While Pakistan’s stock-market losses and risk of return to the MSCI frontier index occupy specialist investors’ thoughts, with the announcement of another US$6 billion International Monetary Fund fiscal and balance-of-payments rescue, Sri Lanka’s quieter year-long extension of its program after drawing $1 billion also raises eyebrows.

The request was not as abrupt a departure as with Prime Minister Imran Khan’s initial spurning of an IMF deal, and then replacing his finance minister and central bank head with former officials of the maligned Bretton Woods institutions. It was sealed after “setbacks” including a delayed budget from last year’s political standoff between the president and prime minister of Sri Lanka over possible new elections, and the multiple church and hotel terrorist bombings in April, which killed and injured hundreds.

The authorities declared a state of emergency in the aftermath of the bombings, as retaliation attacks targeted Muslims and leading sources of foreign visitors issued travel warnings. Fresh parliamentary and presidential polls are scheduled over the coming year, but both bond and equity buyers continue to track erratic debt-refinancing and economic-reform signals closely amid the security contingency and additional donor lifeline.

In March the Sri Lankan government tapped external bond markets through a $2.5 billion dual issue at 7% yield to shore up dwindling reserves, which were below $7 billion at the end of last year. The exercise helped steady the exchange rate, which tumbled almost 15% in 2018 against the US dollar on a current-account gap of 3% of gross domestic product from a combination of lagging agricultural exports and high oil imports.

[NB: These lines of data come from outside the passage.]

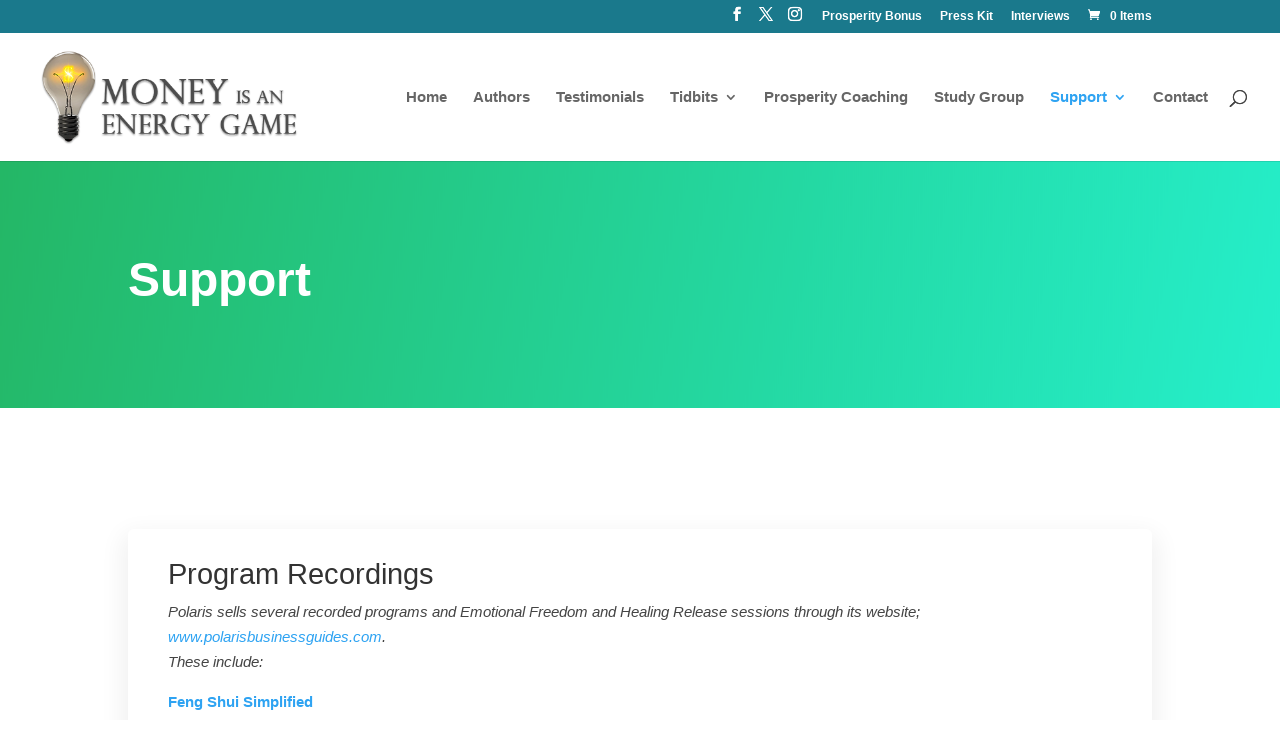

--- FILE ---
content_type: text/css
request_url: https://moneyisanenergygame.com/wp-content/et-cache/336/et-core-unified-deferred-336.min.css?ver=1763171764
body_size: 214
content:
div.et_pb_section.et_pb_section_4{background-image:linear-gradient(180deg,#2b87da 0%,#07657a 100%)!important}.et_pb_section_4{min-height:577px}.et_pb_section_4.et_pb_section{padding-top:41px;padding-bottom:6px}.et_pb_row_5{border-radius:6px 6px 6px 6px;overflow:hidden}.et_pb_row_5.et_pb_row{padding-bottom:8px!important;margin-left:auto!important;padding-bottom:8px}.et_pb_text_6{font-size:18px;padding-top:10px!important}.et_pb_button_2_wrapper .et_pb_button_2,.et_pb_button_2_wrapper .et_pb_button_2:hover{padding-top:16px!important;padding-right:30px!important;padding-bottom:16px!important;padding-left:30px!important}body #page-container .et_pb_section .et_pb_button_2{color:rgba(0,0,0,0.72)!important;border-width:0px!important;border-radius:4px;letter-spacing:0px;font-size:16px;font-weight:700!important;background-image:linear-gradient(89deg,#eadb67 0%,#eab300 100%);background-color:#dca383}body #page-container .et_pb_section .et_pb_button_2:after{font-size:1.6em}body.et_button_custom_icon #page-container .et_pb_button_2:after{font-size:16px}.et_pb_button_2{box-shadow:0px 2px 18px 0px rgba(12,113,195,0.43)}.et_pb_button_2,.et_pb_button_2:after{transition:all 300ms ease 0ms}.et_pb_column_6{background-image:linear-gradient(180deg,#2ee7ea 0%,#22ad63 100%);background-color:#1fba6c;border-radius:6px 6px 6px 6px;overflow:hidden;padding-top:30px;padding-right:30px;padding-bottom:60px;padding-left:30px;box-shadow:0px 2px 18px 0px rgba(0,0,0,0.3)}@media only screen and (max-width:980px){body #page-container .et_pb_section .et_pb_button_2:after{display:inline-block;opacity:0}body #page-container .et_pb_section .et_pb_button_2:hover:after{opacity:1}}@media only screen and (max-width:767px){body #page-container .et_pb_section .et_pb_button_2:after{display:inline-block;opacity:0}body #page-container .et_pb_section .et_pb_button_2:hover:after{opacity:1}}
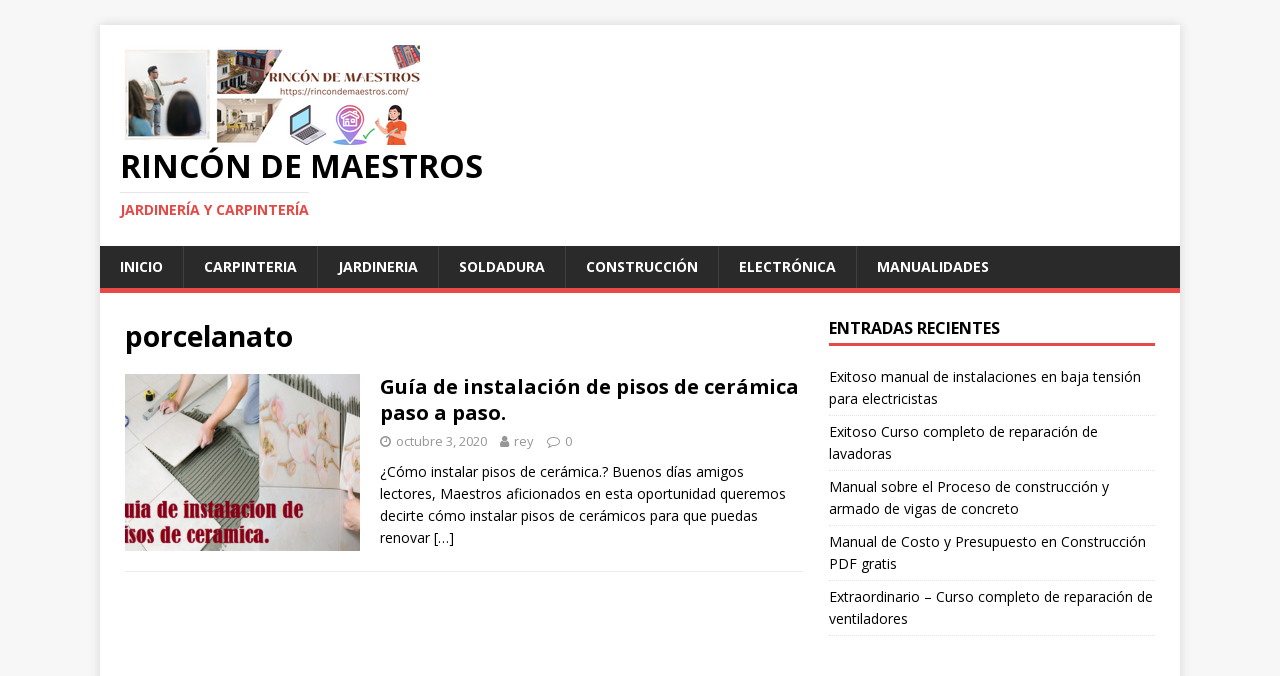

--- FILE ---
content_type: text/html; charset=utf-8
request_url: https://www.google.com/recaptcha/api2/aframe
body_size: 265
content:
<!DOCTYPE HTML><html><head><meta http-equiv="content-type" content="text/html; charset=UTF-8"></head><body><script nonce="0M2Z1dor3xmRripRrW_V7w">/** Anti-fraud and anti-abuse applications only. See google.com/recaptcha */ try{var clients={'sodar':'https://pagead2.googlesyndication.com/pagead/sodar?'};window.addEventListener("message",function(a){try{if(a.source===window.parent){var b=JSON.parse(a.data);var c=clients[b['id']];if(c){var d=document.createElement('img');d.src=c+b['params']+'&rc='+(localStorage.getItem("rc::a")?sessionStorage.getItem("rc::b"):"");window.document.body.appendChild(d);sessionStorage.setItem("rc::e",parseInt(sessionStorage.getItem("rc::e")||0)+1);localStorage.setItem("rc::h",'1768922907377');}}}catch(b){}});window.parent.postMessage("_grecaptcha_ready", "*");}catch(b){}</script></body></html>

--- FILE ---
content_type: text/javascript;charset=UTF-8
request_url: https://whos.amung.us/pingjs/?k=apu1l9z8tr&t=porcelanato%20%E2%80%93%20rinc%C3%B3n%20de%20maestros&c=c&x=https%3A%2F%2Frincondemaestros.com%2Ftag%2Fporcelanato%2F&y=&a=0&d=2.243&v=27&r=5805
body_size: -49
content:
WAU_r_c('2','apu1l9z8tr',0);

In the latest IMF review, not yet incorporating the terror incidents’ fallout, that deficit is projected to improve slightly on 3.5% commodities and manufacturing-driven growth. Despite food-price stabilization with normal weather, inflation will be 4.5%, and global financial and trade “adverse shocks” threaten tourism, capital flows, and foreign direct investment.

Public debt is 90% of GDP, with “lumpy” near-term repayments increasing rollover risk, and the fiscal-deficit target of 3.5% will stay out of reach without state-enterprise restructuring and sales.

The electricity, petroleum and airline companies had 1.5% of GDP in losses in 2018, and governance and subsidy overhauls are long overdue, according to the IMF document. Divestiture through stock-exchange listings could boost foreign investor sentiment after temporary currency controls ended in March, it suggests.

While debt owed to China is in the headlines with the $1 billion takeover of the Hambantota Port, it accounts for less than 10% of the external total, compared with heavier loads due the Asian Development Bank and Japan.

A new central bank law aims to phase out government lending, limit currency intervention and boost independence. It steadied the rupee in the aftermath of the April carnage, but net purchases in the $150 million range have been minor compared with $1 billion last year.

A cap on foreign buying of local-government bonds remains in place at 5% of the outstanding amount, following large fund outflows during the early 2019 skirmish between the president and prime minister.

Annual credit growth will approach 15% this year, with bank and non-bank bad-loan ratios at 3.5% and 7.5% respectively. Non-banks need fresh capital to meet Basel III standards, and comprehensive deposit insurance for the entire system will soon be introduced as anti-money-laundering procedures are also upgraded to Financial Action Task Force compliance levels, the IMF commented.

South Korea

Korean stocks that were positive through April, on the other hand, also got an excess-credit non-bank warning in a May Article IV report by the IMF. It forecast lackluster 2.5% growth on China-related semiconductor export drag that will only be partially offset by fiscal stimulus.

Unfavorable demographic and productivity trends, rising income inequality, and rigid labor and product markets stifling small-firm competition against the chaebol conglomerates are longer-term structural obstacles, joining the geopolitical uncertainty on the peninsula with diplomatic negotiations with North Korea in limbo.

Household credit expansion is still above 5%, with the ratio to disposable income at a dangerous 160%, and two-thirds of the total at variable rates.

Macro-prudential debt-service limits will be extended to non-banks in the coming months, as they shift client emphasis from personal to corporate borrowers in a possible pre-emptive strategy. Their business-real-estate lending is up 30%, as aggregate company leverage tops GDP and property defaults raise the specter of a non-nuclear chain reaction.